Enchante
Trends

The Shelf Life of Status: When Skincare Becomes Conspicuous Consumption

From Seoul's 10-step philosophy to Parisian bathroom shelves groaning under serums, how maximalism became luxury beauty's lingua franca.

3 min read·17/05/2026
Woman receiving a rejuvenating facial mask treatment at a spa for skincare.
DΛVΞ GΛRCIΛ / pexels

The New Flex

Ten years ago, Korean beauty brands introduced Western consumers to the concept of layering seven, ten, sometimes twelve products between cleanse and sleep. What began as a Seoul-born philosophy rooted in hydration and prevention has morphed into something rather different on this side of the Pacific: the maximalist skincare routine as social currency.

Today's luxury bathroom shelfie isn't about necessity. It's about abundance. La Mer sitting beside Augustinus Bader beside a £200 Biologique Recherche mist you use once a fortnight. The more steps, the more sophisticated your understanding. Or so the thinking goes.

From K-Beauty Pragmatism to Western Excess

The original Korean skincare method was refreshingly democratic. Accessible brands like Cosrx and Innisfree made multi-step routines financially viable, with effective formulations at £15 a bottle. The ritual mattered as much as the result: taking time for yourself, understanding your skin's needs, building a personalised sequence.

But when luxury Western brands spotted an opportunity, the script flipped. Suddenly the maximalist skincare routine wasn't about affordability or self-care. It became about acquisition. Estée Lauder launched Advanced Night Repair with multiple companion serums. Lancôme developed Génifique into an entire universe of activators and concentrates. Drunk Elephant built a business model on the assumption you'd buy six products minimum.

The language shifted too. Where K-beauty spoke about "essence" and "ampoule" with functional clarity, Western luxury marketing wrapped similar products in mystique. "Concentrate." "Elixir." "Treatment." Same 30ml bottle, triple the price, quadruple the aspiration.

The Economics of Layering

Let's be frank about what's happening here:

  • Retinol works. You need one good one.
  • Vitamin C in the morning helps. One serum suffices.
  • Hyaluronic acid adds hydration. A single layer does the job.
  • Peptides may help over time. You don't need three different formulations.
  • SPF is non-negotiable. But it's still just one step.

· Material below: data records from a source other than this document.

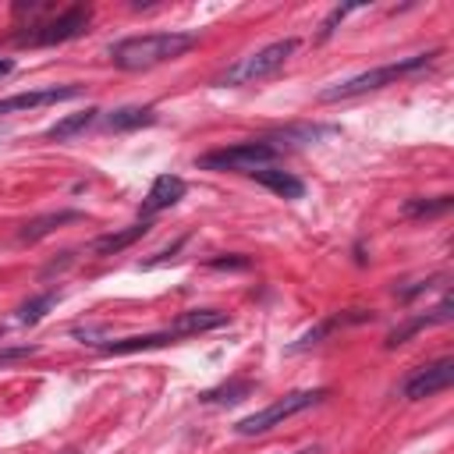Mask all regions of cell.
I'll return each mask as SVG.
<instances>
[{
    "label": "cell",
    "mask_w": 454,
    "mask_h": 454,
    "mask_svg": "<svg viewBox=\"0 0 454 454\" xmlns=\"http://www.w3.org/2000/svg\"><path fill=\"white\" fill-rule=\"evenodd\" d=\"M252 390H255V383H252V380H234V383H223V387L206 390L199 401H206V404H234V401L248 397Z\"/></svg>",
    "instance_id": "20"
},
{
    "label": "cell",
    "mask_w": 454,
    "mask_h": 454,
    "mask_svg": "<svg viewBox=\"0 0 454 454\" xmlns=\"http://www.w3.org/2000/svg\"><path fill=\"white\" fill-rule=\"evenodd\" d=\"M252 177H255L262 188H270L273 195H280V199H301V195H305L301 177H294V174L284 170V167H262V170H255Z\"/></svg>",
    "instance_id": "16"
},
{
    "label": "cell",
    "mask_w": 454,
    "mask_h": 454,
    "mask_svg": "<svg viewBox=\"0 0 454 454\" xmlns=\"http://www.w3.org/2000/svg\"><path fill=\"white\" fill-rule=\"evenodd\" d=\"M376 319V312L372 309H344V312H333V316H326L323 323H316L309 333H301L294 344H291V351H301V348H309V344H319L323 337H330L333 330H344V326H358V323H372Z\"/></svg>",
    "instance_id": "10"
},
{
    "label": "cell",
    "mask_w": 454,
    "mask_h": 454,
    "mask_svg": "<svg viewBox=\"0 0 454 454\" xmlns=\"http://www.w3.org/2000/svg\"><path fill=\"white\" fill-rule=\"evenodd\" d=\"M436 57H440V50H429V53H415V57H404V60H394V64H383V67H369V71H362V74H351V78H344V82H337V85L323 89V92H319V99H323V103L355 99V96H362V92H372V89L394 85L397 78H408V74H415V71L429 67Z\"/></svg>",
    "instance_id": "2"
},
{
    "label": "cell",
    "mask_w": 454,
    "mask_h": 454,
    "mask_svg": "<svg viewBox=\"0 0 454 454\" xmlns=\"http://www.w3.org/2000/svg\"><path fill=\"white\" fill-rule=\"evenodd\" d=\"M227 323H231V316L220 312V309H188V312H181L167 330H174V337L181 340V337H195V333L220 330V326H227Z\"/></svg>",
    "instance_id": "11"
},
{
    "label": "cell",
    "mask_w": 454,
    "mask_h": 454,
    "mask_svg": "<svg viewBox=\"0 0 454 454\" xmlns=\"http://www.w3.org/2000/svg\"><path fill=\"white\" fill-rule=\"evenodd\" d=\"M199 43V35L192 32H149V35H128L121 43L110 46V60L121 71H149L156 64L177 60L184 57L192 46Z\"/></svg>",
    "instance_id": "1"
},
{
    "label": "cell",
    "mask_w": 454,
    "mask_h": 454,
    "mask_svg": "<svg viewBox=\"0 0 454 454\" xmlns=\"http://www.w3.org/2000/svg\"><path fill=\"white\" fill-rule=\"evenodd\" d=\"M294 454H319V447H305V450H294Z\"/></svg>",
    "instance_id": "26"
},
{
    "label": "cell",
    "mask_w": 454,
    "mask_h": 454,
    "mask_svg": "<svg viewBox=\"0 0 454 454\" xmlns=\"http://www.w3.org/2000/svg\"><path fill=\"white\" fill-rule=\"evenodd\" d=\"M74 220H85V213H78V209H57V213H43V216H32V220H25V223H21V231H18V241H21V245L43 241L46 234H53L57 227H64V223H74Z\"/></svg>",
    "instance_id": "12"
},
{
    "label": "cell",
    "mask_w": 454,
    "mask_h": 454,
    "mask_svg": "<svg viewBox=\"0 0 454 454\" xmlns=\"http://www.w3.org/2000/svg\"><path fill=\"white\" fill-rule=\"evenodd\" d=\"M82 96V85H46V89H32V92H14L7 99H0V114H25V110H39L50 103H64Z\"/></svg>",
    "instance_id": "8"
},
{
    "label": "cell",
    "mask_w": 454,
    "mask_h": 454,
    "mask_svg": "<svg viewBox=\"0 0 454 454\" xmlns=\"http://www.w3.org/2000/svg\"><path fill=\"white\" fill-rule=\"evenodd\" d=\"M60 301V291H43V294H35V298H28V301H21L18 305V323H25V326H35L53 305Z\"/></svg>",
    "instance_id": "19"
},
{
    "label": "cell",
    "mask_w": 454,
    "mask_h": 454,
    "mask_svg": "<svg viewBox=\"0 0 454 454\" xmlns=\"http://www.w3.org/2000/svg\"><path fill=\"white\" fill-rule=\"evenodd\" d=\"M294 46H298V39H277V43L262 46V50L241 57L238 64H231V67L216 78V85H255V82L277 74V71L287 64V57L294 53Z\"/></svg>",
    "instance_id": "3"
},
{
    "label": "cell",
    "mask_w": 454,
    "mask_h": 454,
    "mask_svg": "<svg viewBox=\"0 0 454 454\" xmlns=\"http://www.w3.org/2000/svg\"><path fill=\"white\" fill-rule=\"evenodd\" d=\"M39 348L35 344H21V348H7V351H0V365H7V362H18V358H28V355H35Z\"/></svg>",
    "instance_id": "23"
},
{
    "label": "cell",
    "mask_w": 454,
    "mask_h": 454,
    "mask_svg": "<svg viewBox=\"0 0 454 454\" xmlns=\"http://www.w3.org/2000/svg\"><path fill=\"white\" fill-rule=\"evenodd\" d=\"M174 330H156V333H135V337H121V340H106L99 344L103 355H131V351H149V348H167L174 344Z\"/></svg>",
    "instance_id": "15"
},
{
    "label": "cell",
    "mask_w": 454,
    "mask_h": 454,
    "mask_svg": "<svg viewBox=\"0 0 454 454\" xmlns=\"http://www.w3.org/2000/svg\"><path fill=\"white\" fill-rule=\"evenodd\" d=\"M149 124H156L153 106H117V110L106 114L110 131H135V128H149Z\"/></svg>",
    "instance_id": "17"
},
{
    "label": "cell",
    "mask_w": 454,
    "mask_h": 454,
    "mask_svg": "<svg viewBox=\"0 0 454 454\" xmlns=\"http://www.w3.org/2000/svg\"><path fill=\"white\" fill-rule=\"evenodd\" d=\"M149 220H138V223H131V227H124V231H110V234H99L92 245H89V252L92 255H117V252H124V248H131L138 238H145L149 234Z\"/></svg>",
    "instance_id": "13"
},
{
    "label": "cell",
    "mask_w": 454,
    "mask_h": 454,
    "mask_svg": "<svg viewBox=\"0 0 454 454\" xmlns=\"http://www.w3.org/2000/svg\"><path fill=\"white\" fill-rule=\"evenodd\" d=\"M348 11H351V7H337V11H333V14L326 18V21H323V35H330V32H333V25H337V21H340V18L348 14Z\"/></svg>",
    "instance_id": "24"
},
{
    "label": "cell",
    "mask_w": 454,
    "mask_h": 454,
    "mask_svg": "<svg viewBox=\"0 0 454 454\" xmlns=\"http://www.w3.org/2000/svg\"><path fill=\"white\" fill-rule=\"evenodd\" d=\"M454 383V358H436L429 365H419L404 383H401V397L408 401H422L433 394H443Z\"/></svg>",
    "instance_id": "7"
},
{
    "label": "cell",
    "mask_w": 454,
    "mask_h": 454,
    "mask_svg": "<svg viewBox=\"0 0 454 454\" xmlns=\"http://www.w3.org/2000/svg\"><path fill=\"white\" fill-rule=\"evenodd\" d=\"M447 209H450V195H440L436 202H422V199H408L404 202L408 216H436V213H447Z\"/></svg>",
    "instance_id": "21"
},
{
    "label": "cell",
    "mask_w": 454,
    "mask_h": 454,
    "mask_svg": "<svg viewBox=\"0 0 454 454\" xmlns=\"http://www.w3.org/2000/svg\"><path fill=\"white\" fill-rule=\"evenodd\" d=\"M99 114H103V110H96V106H85L82 114H71V117L57 121L53 128H46V138H50V142H67V138H74L78 131H85L89 124H96V121H99Z\"/></svg>",
    "instance_id": "18"
},
{
    "label": "cell",
    "mask_w": 454,
    "mask_h": 454,
    "mask_svg": "<svg viewBox=\"0 0 454 454\" xmlns=\"http://www.w3.org/2000/svg\"><path fill=\"white\" fill-rule=\"evenodd\" d=\"M89 21H92V11H89V7H71V11L57 14L53 21L21 32L18 43H21V46H57V43H67V39L89 32Z\"/></svg>",
    "instance_id": "6"
},
{
    "label": "cell",
    "mask_w": 454,
    "mask_h": 454,
    "mask_svg": "<svg viewBox=\"0 0 454 454\" xmlns=\"http://www.w3.org/2000/svg\"><path fill=\"white\" fill-rule=\"evenodd\" d=\"M450 319V298H443L433 312H422V316H411L408 323H401V326H394L390 333H387V348H397V344H404L411 333H419V330H426V326H436V323H447Z\"/></svg>",
    "instance_id": "14"
},
{
    "label": "cell",
    "mask_w": 454,
    "mask_h": 454,
    "mask_svg": "<svg viewBox=\"0 0 454 454\" xmlns=\"http://www.w3.org/2000/svg\"><path fill=\"white\" fill-rule=\"evenodd\" d=\"M206 266H209V270H248L252 259H248V255H213Z\"/></svg>",
    "instance_id": "22"
},
{
    "label": "cell",
    "mask_w": 454,
    "mask_h": 454,
    "mask_svg": "<svg viewBox=\"0 0 454 454\" xmlns=\"http://www.w3.org/2000/svg\"><path fill=\"white\" fill-rule=\"evenodd\" d=\"M280 149H273L270 142H234V145H223V149H213V153H202L199 156V167L202 170H238V174H255L262 167H273Z\"/></svg>",
    "instance_id": "5"
},
{
    "label": "cell",
    "mask_w": 454,
    "mask_h": 454,
    "mask_svg": "<svg viewBox=\"0 0 454 454\" xmlns=\"http://www.w3.org/2000/svg\"><path fill=\"white\" fill-rule=\"evenodd\" d=\"M184 192H188L184 177H177V174H160V177L149 184L145 199H142V220H149V216H156V213L177 206V202L184 199Z\"/></svg>",
    "instance_id": "9"
},
{
    "label": "cell",
    "mask_w": 454,
    "mask_h": 454,
    "mask_svg": "<svg viewBox=\"0 0 454 454\" xmlns=\"http://www.w3.org/2000/svg\"><path fill=\"white\" fill-rule=\"evenodd\" d=\"M326 394H330L326 387H316V390H291V394L277 397L273 404H266V408H259V411H252V415L238 419V422H234V433H238V436H259V433H266V429L280 426L284 419H291V415H298V411H305V408L319 404Z\"/></svg>",
    "instance_id": "4"
},
{
    "label": "cell",
    "mask_w": 454,
    "mask_h": 454,
    "mask_svg": "<svg viewBox=\"0 0 454 454\" xmlns=\"http://www.w3.org/2000/svg\"><path fill=\"white\" fill-rule=\"evenodd\" d=\"M11 67H14V64H11L7 57H0V78H4V74H11Z\"/></svg>",
    "instance_id": "25"
}]
</instances>
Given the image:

That's five products. Maybe seven if you separate morning and evening moisturisers and add an occasional exfoliant. Yet walk into Space NK or Sephora and the average transaction includes far more. Why? Because the maximalist skincare routine has become a performance, and performances require props.

Social media deserves its share of scrutiny here. The #shelfie phenomenon turned bathroom cabinets into curated galleries. TikTok's "get ready with me" videos showcase twenty-minute routines with product placement that would make Don Draper weep with pride. The algorithm rewards abundance. Minimalism doesn't photograph as well.

When Luxury Means More, Not Better

There's a particular irony watching French pharmacy brands like Embryolisse and Bioderma, beloved for their uncomplicated efficacy, get elbowed aside by consumers chasing complexity. Meanwhile, dermatologists continue recommending three-step routines: cleanse, treat, protect.

Some brands have pushed back, quietly. The Ordinary built a cult following on affordable actives and transparent formulations, though even they've seen customers stockpile products with overlapping functions. Biossance emphasises streamlined routines, yet their bestseller lists suggest shoppers buy multiples anyway.

The maximalist skincare routine isn't inherently problematic. If you enjoy the ritual, understand what you're applying and why, and your skin tolerates the layering, carry on. The trouble starts when accumulation replaces education. When we buy because everyone else is buying, because the packaging looks expensive, because owning twelve serums signals something about our priorities or our tax bracket.

The Quiet Counter-Movement

Interestingly, Korea itself has started pivoting. The latest Seoul trend? "Skip-care." Fewer products, better formulations, more attention to what actually works. It's not puritanical minimalism, but it is pragmatic. Use what serves your skin, skip what serves your ego.

A few Western dermatologists and aestheticians have begun echoing this. Dr. Barbara Sturm, despite her luxury price points, advocates for simplified routines. Augustinus Bader positions The Rich Cream as a do-everything solution, not the beginning of a twelve-step journey.

Perhaps the real sophistication isn't knowing how to layer fifteen products. It's knowing which three you actually need, and having the confidence to stop there.

The Reckoning

The maximalist skincare routine will likely endure as long as newness drives sales and bathrooms double as Instagram sets. But there's a growing conversation about waste, both financial and environmental. All those half-used bottles. The actives that oxidise before you finish them. The guilt of spending mortgage money on moisture.

Skincare should be effective, appropriate, and yes, occasionally indulgent. But when the routine becomes the product, when the performance eclipses the result, we might want to ask what we're really buying.